◆ **WHAT TO PRODUCE**
Using the listing below, print the line containing "Т.к. все менеджеры", the line containing "to Step 3 |", and each line between them, exactly and nothing else. Pictures stay out of the print.
*** MATERIAL SUPPLIED Section Begins ***
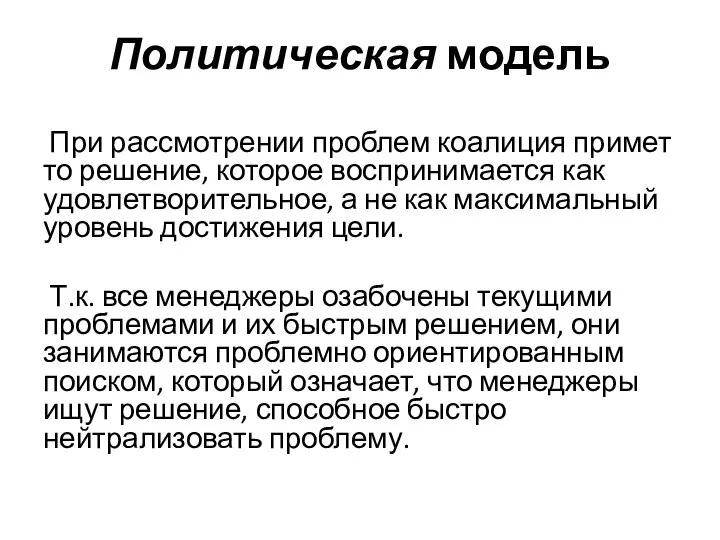 Политическая модель

При рассмотрении проблем коалиция примет то решение, которое воспринимается как удовлетворительное, а не как максимальный уровень достижения цели.

Т.к. все менеджеры озабочены текущими проблемами и их быстрым решением, они занимаются проблемно ориентированным поиском, который означает, что менеджеры ищут решение, способное быстро нейтрализовать проблему.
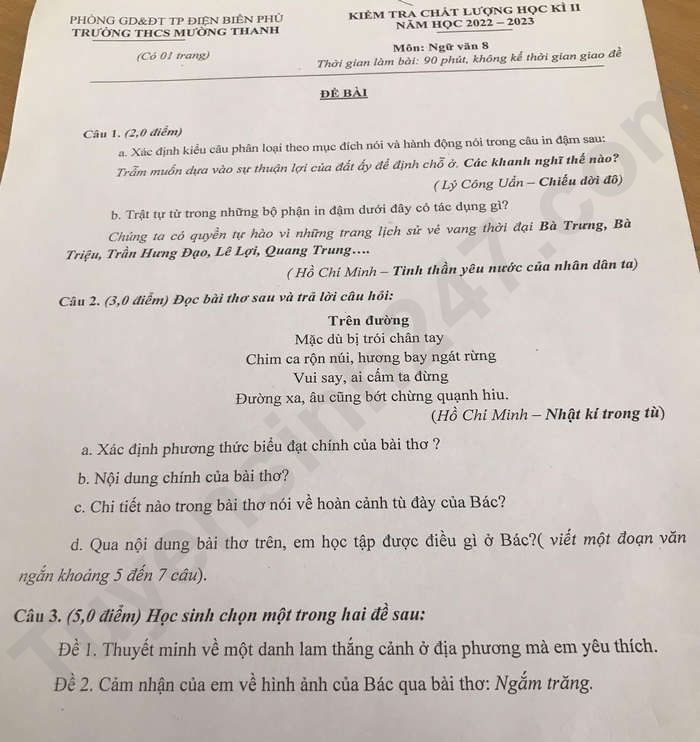 PHÒNG GD&ĐT TP ĐIỆN BIÊN PHỦ
TRƯỜNG THCS MƯỜNG THANH

(Có 01 trang)

KIỂM TRA CHẤT LƯỢNG HỌC KÌ II
NĂM HỌC 2022 – 2023

Môn: Ngữ văn 8
Thời gian làm bài: 90 phút, không kể thời gian giao đề

ĐỀ BÀI

Câu 1. (2,0 điểm)
a. Xác định kiểu câu phân loại theo mục đích nói và hành động nói trong câu in đậm sau:
Trẫm muốn dựa vào sự thuận lợi của đất ấy để định chỗ ở. Các khanh nghĩ thế nào?
( Lý Công Uẩn – Chiếu dời đô)

b. Trật tự từ trong những bộ phận in đậm dưới đây có tác dụng gì?
Chúng ta có quyền tự hào vì những trang lịch sử vẻ vang thời đại Bà Trưng, Bà Triệu, Trần Hưng Đạo, Lê Lợi, Quang Trung….
( Hồ Chí Minh – Tinh thần yêu nước của nhân dân ta)

Câu 2. (3,0 điểm) Đọc bài thơ sau và trả lời câu hỏi:
Trên đường
Mặc dù bị trói chân tay
Chim ca rộn núi, hương bay ngát rừng
Vui say, ai cấm ta đừng
Đường xa, âu cũng bớt chừng quạnh hiu.
(Hồ Chí Minh – Nhật kí trong tù)

a. Xác định phương thức biểu đạt chính của bài thơ ?

b. Nội dung chính của bài thơ?

c. Chi tiết nào trong bài thơ nói về hoàn cảnh tù đày của Bác?

d. Qua nội dung bài thơ trên, em học tập được điều gì ở Bác?( viết một đoạn văn ngắn khoảng 5 đến 7 câu).

Câu 3. (5,0 điểm) Học sinh chọn một trong hai đề sau:
Đề 1. Thuyết minh về một danh lam thắng cảnh ở địa phương mà em yêu thích.
Đề 2. Cảm nhận của em về hình ảnh của Bác qua bài thơ: Ngắm trăng.

Tuyensinh247.com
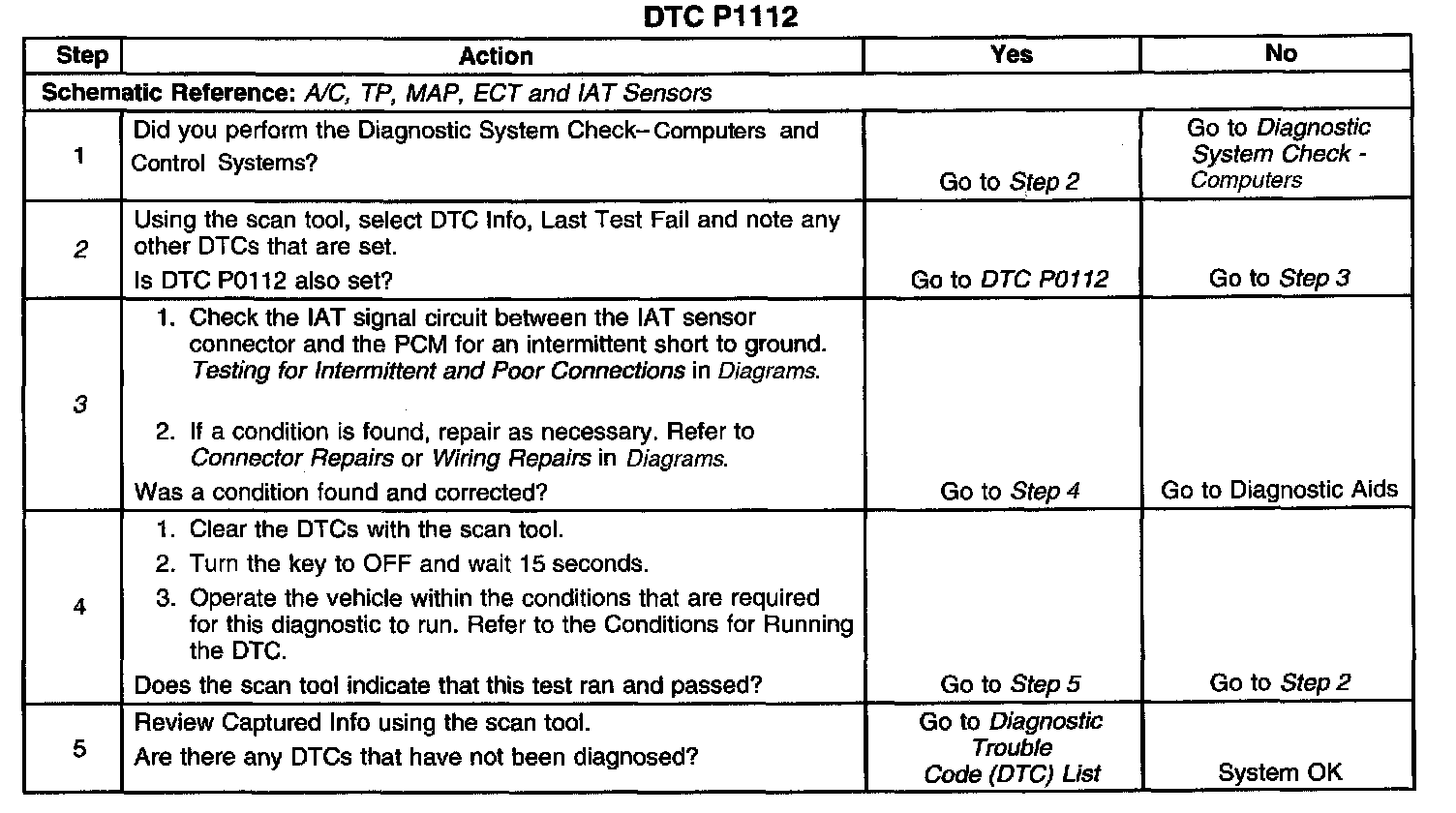 DTC P1112

| Step | Action | Yes | No |
|---|---|---|---|
| Schematic Reference: A/C, TP, MAP, ECT and IAT Sensors | | | |
| 1 | Did you perform the Diagnostic System Check–Computers and Control Systems? | Go to Step 2 | Go to Diagnostic System Check - Computers |
| 2 | Using the scan tool, select DTC Info, Last Test Fail and note any other DTCs that are set. Is DTC P0112 also set? | Go to DTC P0112 | Go to Step 3 |
| 3 | 1. Check the IAT signal circuit between the IAT sensor connector and the PCM for an intermittent short to ground. Testing for Intermittent and Poor Connections in Diagrams. 2. If a condition is found, repair as necessary. Refer to Connector Repairs or Wiring Repairs in Diagrams. Was a condition found and corrected? | Go to Step 4 | Go to Diagnostic Aids |
| 4 | 1. Clear the DTCs with the scan tool. 2. Turn the key to OFF and wait 15 seconds. 3. Operate the vehicle within the conditions that are required for this diagnostic to run. Refer to the Conditions for Running the DTC. Does the scan tool indicate that this test ran and passed? | Go to Step 5 | Go to Step 2 |
| 5 | Review Captured Info using the scan tool. Are there any DTCs that have not been diagnosed? | Go to Diagnostic Trouble Code (DTC) List | System OK |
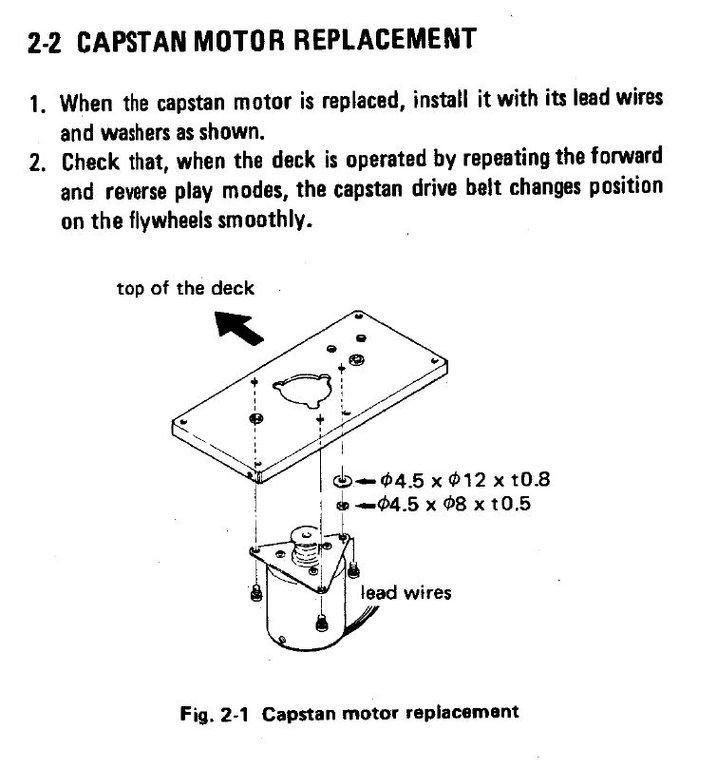 2-2 CAPSTAN MOTOR REPLACEMENT

1. When the capstan motor is replaced, install it with its lead wires and washers as shown.
2. Check that, when the deck is operated by repeating the forward and reverse play modes, the capstan drive belt changes position on the flywheels smoothly.

top of the deck

$\phi 4.5 \times \phi 12 \times t0.8$
$\phi 4.5 \times \phi 8 \times t0.5$

lead wires

Fig. 2-1 Capstan motor replacement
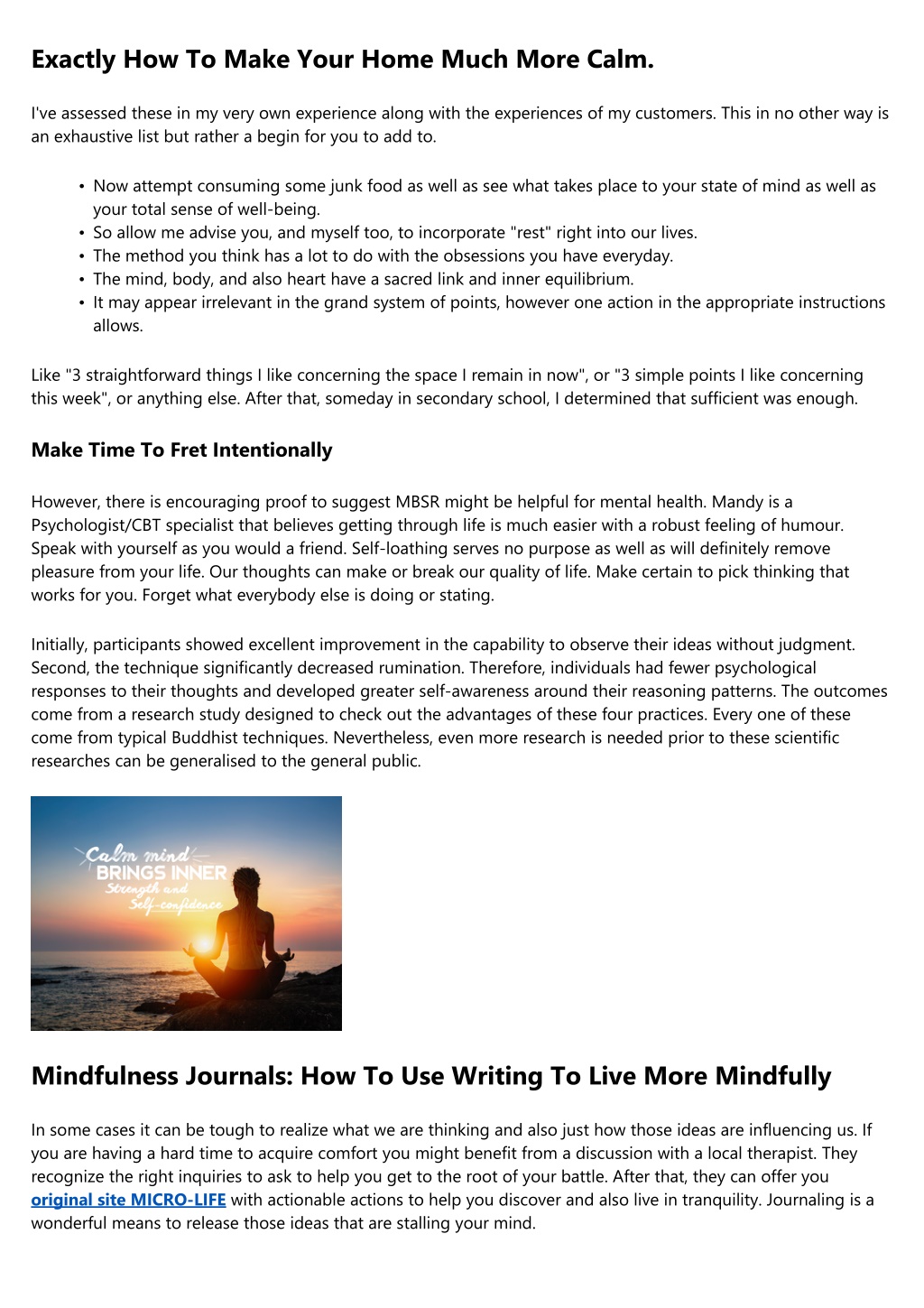 Exactly How To Make Your Home Much More Calm.

I've assessed these in my very own experience along with the experiences of my customers. This in no other way is an exhaustive list but rather a begin for you to add to.

• Now attempt consuming some junk food as well as see what takes place to your state of mind as well as your total sense of well-being.
• So allow me advise you, and myself too, to incorporate "rest" right into our lives.
• The method you think has a lot to do with the obsessions you have everyday.
• The mind, body, and also heart have a sacred link and inner equilibrium.
• It may appear irrelevant in the grand system of points, however one action in the appropriate instructions allows.

Like "3 straightforward things I like concerning the space I remain in now", or "3 simple points I like concerning this week", or anything else. After that, someday in secondary school, I determined that sufficient was enough.

Make Time To Fret Intentionally

However, there is encouraging proof to suggest MBSR might be helpful for mental health. Mandy is a Psychologist/CBT specialist that believes getting through life is much easier with a robust feeling of humour. Speak with yourself as you would a friend. Self-loathing serves no purpose as well as will definitely remove pleasure from your life. Our thoughts can make or break our quality of life. Make certain to pick thinking that works for you. Forget what everybody else is doing or stating.

Initially, participants showed excellent improvement in the capability to observe their ideas without judgment. Second, the technique significantly decreased rumination. Therefore, individuals had fewer psychological responses to their thoughts and developed greater self-awareness around their reasoning patterns. The outcomes come from a research study designed to check out the advantages of these four practices. Every one of these come from typical Buddhist techniques. Nevertheless, even more research is needed prior to these scientific researches can be generalised to the general public.

Calm mind
BRINGS INNER
Strength and
Self-confidence

Mindfulness Journals: How To Use Writing To Live More Mindfully

In some cases it can be tough to realize what we are thinking and also just how those ideas are influencing us. If you are having a hard time to acquire comfort you might benefit from a discussion with a local therapist. They recognize the right inquiries to ask to help you get to the root of your battle. After that, they can offer you original site MICRO-LIFE with actionable actions to help you discover and also live in tranquility. Journaling is a wonderful means to release those ideas that are stalling your mind.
*** MATERIAL SUPPLIED Section Ends ***
◆ **THE COMPLETED TASK**
Т.к. все менеджеры озабочены текущими проблемами и их быстрым решением, они занимаются проблемно ориентированным поиском, который означает, что менеджеры ищут решение, способное быстро нейтрализовать проблему.
 PHÒNG GD&ĐT TP ĐIỆN BIÊN PHỦ
TRƯỜNG THCS MƯỜNG THANH

(Có 01 trang)

KIỂM TRA CHẤT LƯỢNG HỌC KÌ II
NĂM HỌC 2022 – 2023

Môn: Ngữ văn 8
Thời gian làm bài: 90 phút, không kể thời gian giao đề

ĐỀ BÀI

Câu 1. (2,0 điểm)
a. Xác định kiểu câu phân loại theo mục đích nói và hành động nói trong câu in đậm sau:
Trẫm muốn dựa vào sự thuận lợi của đất ấy để định chỗ ở. Các khanh nghĩ thế nào?
( Lý Công Uẩn – Chiếu dời đô)

b. Trật tự từ trong những bộ phận in đậm dưới đây có tác dụng gì?
Chúng ta có quyền tự hào vì những trang lịch sử vẻ vang thời đại Bà Trưng, Bà Triệu, Trần Hưng Đạo, Lê Lợi, Quang Trung….
( Hồ Chí Minh – Tinh thần yêu nước của nhân dân ta)

Câu 2. (3,0 điểm) Đọc bài thơ sau và trả lời câu hỏi:
Trên đường
Mặc dù bị trói chân tay
Chim ca rộn núi, hương bay ngát rừng
Vui say, ai cấm ta đừng
Đường xa, âu cũng bớt chừng quạnh hiu.
(Hồ Chí Minh – Nhật kí trong tù)

a. Xác định phương thức biểu đạt chính của bài thơ ?

b. Nội dung chính của bài thơ?

c. Chi tiết nào trong bài thơ nói về hoàn cảnh tù đày của Bác?

d. Qua nội dung bài thơ trên, em học tập được điều gì ở Bác?( viết một đoạn văn ngắn khoảng 5 đến 7 câu).

Câu 3. (5,0 điểm) Học sinh chọn một trong hai đề sau:
Đề 1. Thuyết minh về một danh lam thắng cảnh ở địa phương mà em yêu thích.
Đề 2. Cảm nhận của em về hình ảnh của Bác qua bài thơ: Ngắm trăng.

Tuyensinh247.com
 DTC P1112

| Step | Action | Yes | No |
|---|---|---|---|
| Schematic Reference: A/C, TP, MAP, ECT and IAT Sensors | | | |
| 1 | Did you perform the Diagnostic System Check–Computers and Control Systems? | Go to Step 2 | Go to Diagnostic System Check - Computers |
| 2 | Using the scan tool, select DTC Info, Last Test Fail and note any other DTCs that are set. Is DTC P0112 also set? | Go to DTC P0112 | Go to Step 3 |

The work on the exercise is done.